Even now I can transport immediately to Mom’s kitchen and seat myself against the pantry closet and watch her make stuffed cabbage, or Portuguese pork chops or hardboiled egg croquettes. Decades of meals and the birthplace of my career are deeply imprinted.
If I had to boil it down to one thing I learned in Rosie’s kitchen, it’s that recipes are not religious documents. There’s more wiggle room in recipes than we were led to believe by Betty Crocker and Fanny Farmer.
My younger sister Lisa noted one of Mom’s “laws” born of a Depression-era Italian immigrant childhood: “Never waste anything left in a jar or can.
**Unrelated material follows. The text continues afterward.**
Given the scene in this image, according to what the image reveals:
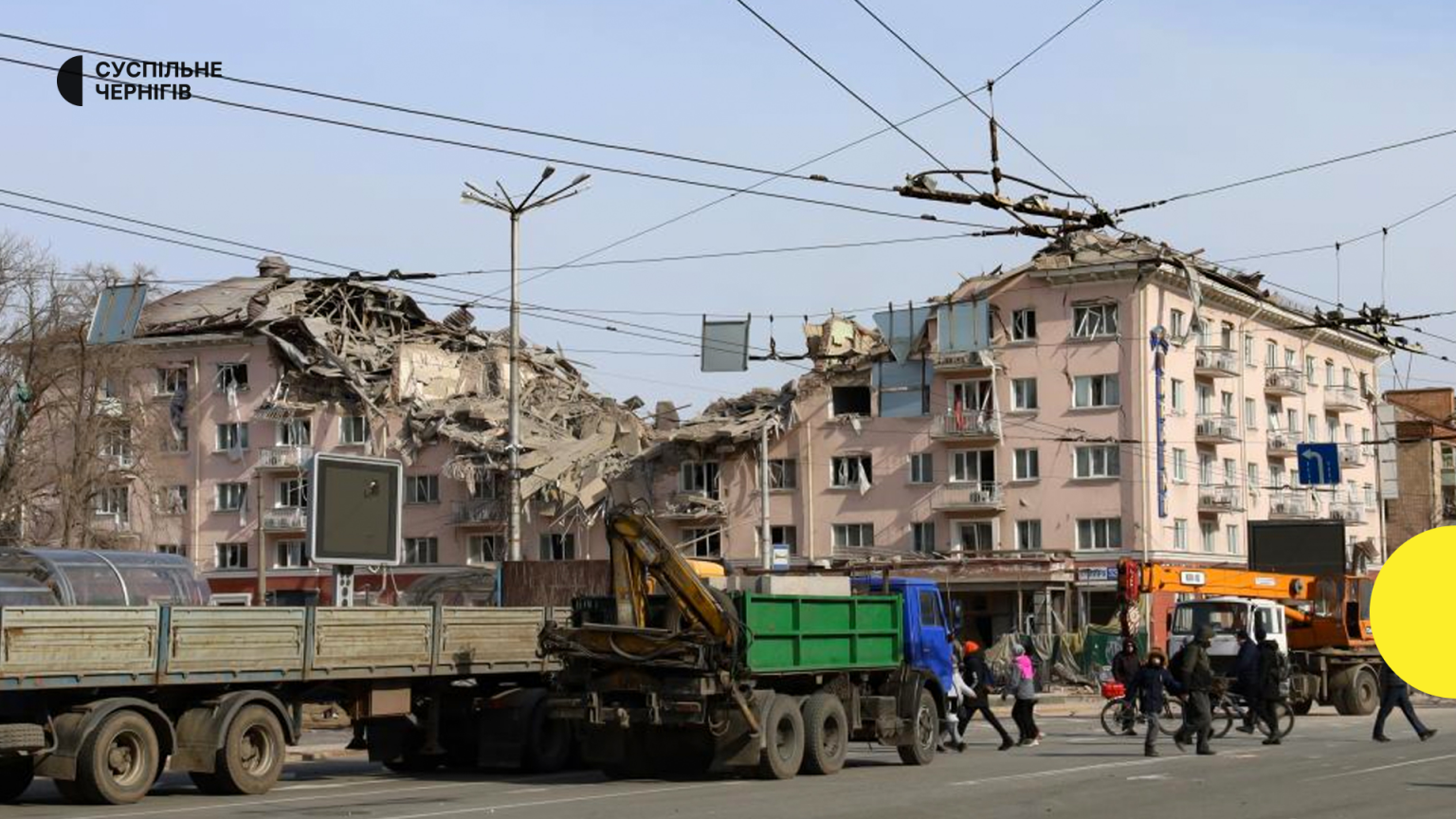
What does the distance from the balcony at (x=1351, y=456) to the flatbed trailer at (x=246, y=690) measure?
65.8 meters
You put water in it, swirl and add it to what you are cooking. By the way, Ragu spaghetti sauce was the special ingredient in Mom’s Hungarian pressure cooker goulash.”
My older sister Barbara remembers Sunday mornings: “Five children coming down those stairs to the aroma of muffins, bacon and pancakes. Mom would get up early so she had time to have her coffee and a cigarette before we came tumbling in.”
In honor of Mother’s Day, I asked readers to share the best things they learned from their Moms or elders in the kitchen. Here are a few of their memories:
“My most important food memory ever was of my Granny spreading real butter, which we never had in our house unless she was visiting, on some beautiful whole-wheat toast, carefully covering every corner with total concentration. I learned that making even a simple piece of toast was an act of love for our food and have never forgotten that lesson.”
“Thinking about mom recipes — I had a favorite — which my Mother called ‘wiggle:’ hamburger, gravy, and frozen peas served over white Wonder Bread. I thought it was just danged tasty. What I didn’t realize at the time was that my clever mother was stretching hamburger into a big meal.”
“Layer the flavors. Enhance as you go.”
“The single best thing I learned from my Mother in the kitchen? That she was a strong enough person to ask for free ‘dog bones’ from the store’s butcher, and then later that day, craft these bones into a loving gift of a nourishing and delicious soup for her family. The dogs did eventually enjoy the bones, keeping to her word.”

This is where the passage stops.